One aspect I loved about the book was the inclusion of slow cooker tips at the beginning of the book. I’m new enough to the world of cooking that I learn something new every time I read one of those. One thing I disliked was the prep time and cook times were not included in each recipe. I also wish that I’d had a hardcopy of the cookbook instead of an e-book. I like to make notes on my recipes while cooking and I really like seeing photos of the finished product with each review. I definitely don’t think cooking with e-cookbooks works well for me.

There were a ton of soup recipes that looked great, but the first one I tried was the Sausage Fennel Minestrone. It turned out well, great flavor and consistency. It did take a ton of prep work and in the end the Huz and I both thought it was good but not worth the work. I did love that it got me to use a few ingredients that are outside of my comfort zone like fennel and orecchiette pasta.

BOTTOM LINE: A good cookbook if you love Mediterranean food, which I do. A little too much prep work for some people and it would definitely work better as a hardcopy cookbook instead of an e-book. I'm looking forward to trying more recipes from it.
I received an ebook version of the cookbook for an honest review.
Photo of minetrone by moi.

In Certain Circles

Friday, August 1, 2014

In my quest to read books set in Australia and New Zealand before my trip there next month I have encountered some interesting books. When I was sent a copy of In Certain Circles I realized the story behind the novel is almost more fascinating than the book itself. Decades after it was written, this quiet novel is finally seeing the light of day.

In Certain Circles
by Elizabeth Harrower

Set in Sydney, we meet two sets of siblings, Zoe and Russell, a wealthy pair whose lives are brimming with possibility and then Stephen and Anna, who are from a lower class and recently orphaned. We follow the four characters through a few decades of their lives. Despite their best efforts their paths cross and crisscross again and again. Zoe and Russell both leave for Europe, but eventually find themselves back in Sydney. Anna and Stephen must work to make ends meet, their options much more limited because of their situations. 

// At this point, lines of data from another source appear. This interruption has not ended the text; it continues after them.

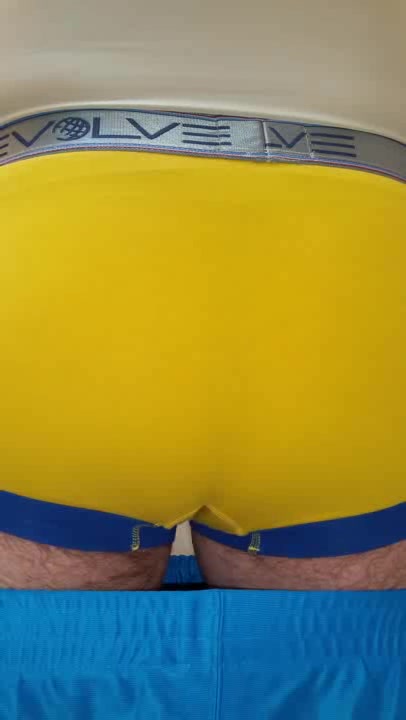 shitting in yellow undies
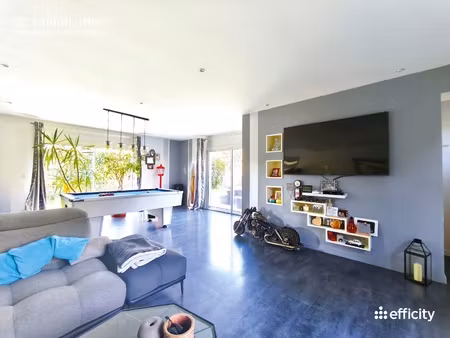 maison 7 pièces - 205 m²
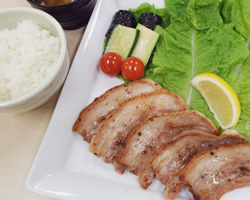 姫豚バラ肉定食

The book has a distant feel that radiates from every page. Even when I was reading about what a character was thinking I still didn’t feel like I understood why they felt that way. It was also odd that all the major action of the book, falling in love, weddings, death, etc. seems to happen off screen. All we see as the reader is the aftermath and the quiet reflection of the decisions. That’s not always a bad thing, but in this case it just felt like you were missing crucial parts of the story.

BOTTOM LINE: Some of the writing was beautiful and profound, but the stiff nature of the novel left me feeling cold. I wished I’d had the chance to get to know the characters better. I felt like I was never welcome into their certain circles. 

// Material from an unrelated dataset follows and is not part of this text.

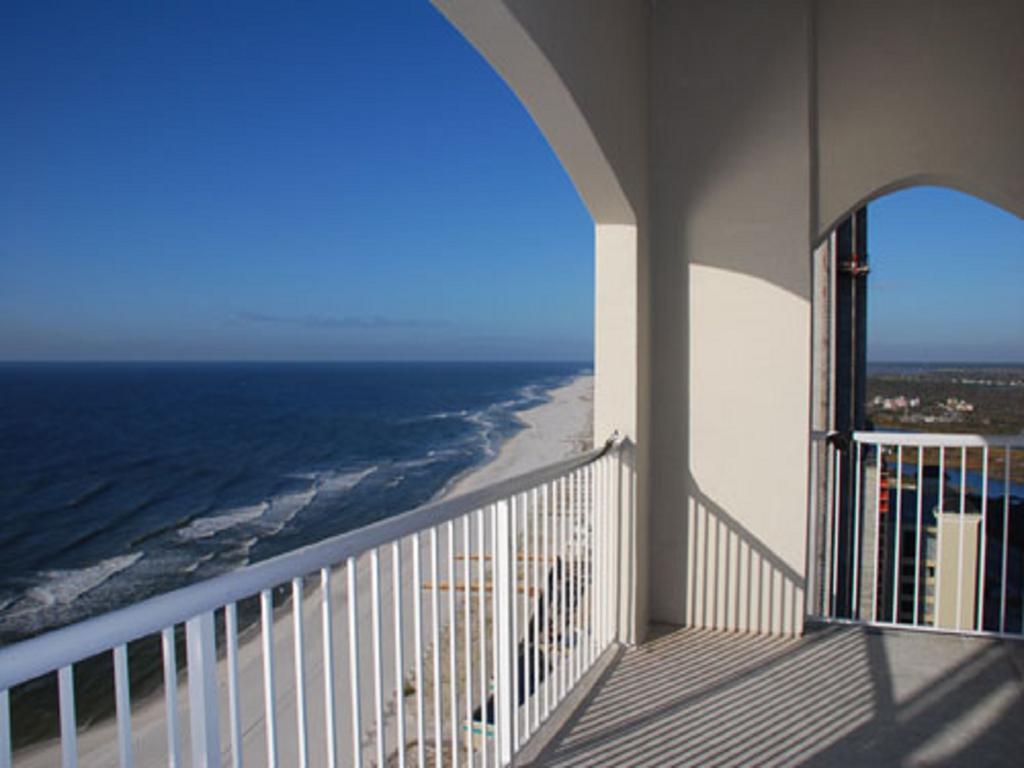 Escapes! To The Shores Orange Beach, A Ramada By Wyndham Hotel Exterior photo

“When you head anyone rave on about the problems of youth, you want to say: wait till they’re adults! As if “growing up” finished when you were twenty-one. Or forty.”
“Social behavior was just another way of telling lies.” 
“She wrote: I wish –  And crossed it out. She wrote: I hope –  And crossed it out. She wrote in very small letters, as though she meant to hide them even from herself: Goodbye.” 

**I received a review copy for an honest review.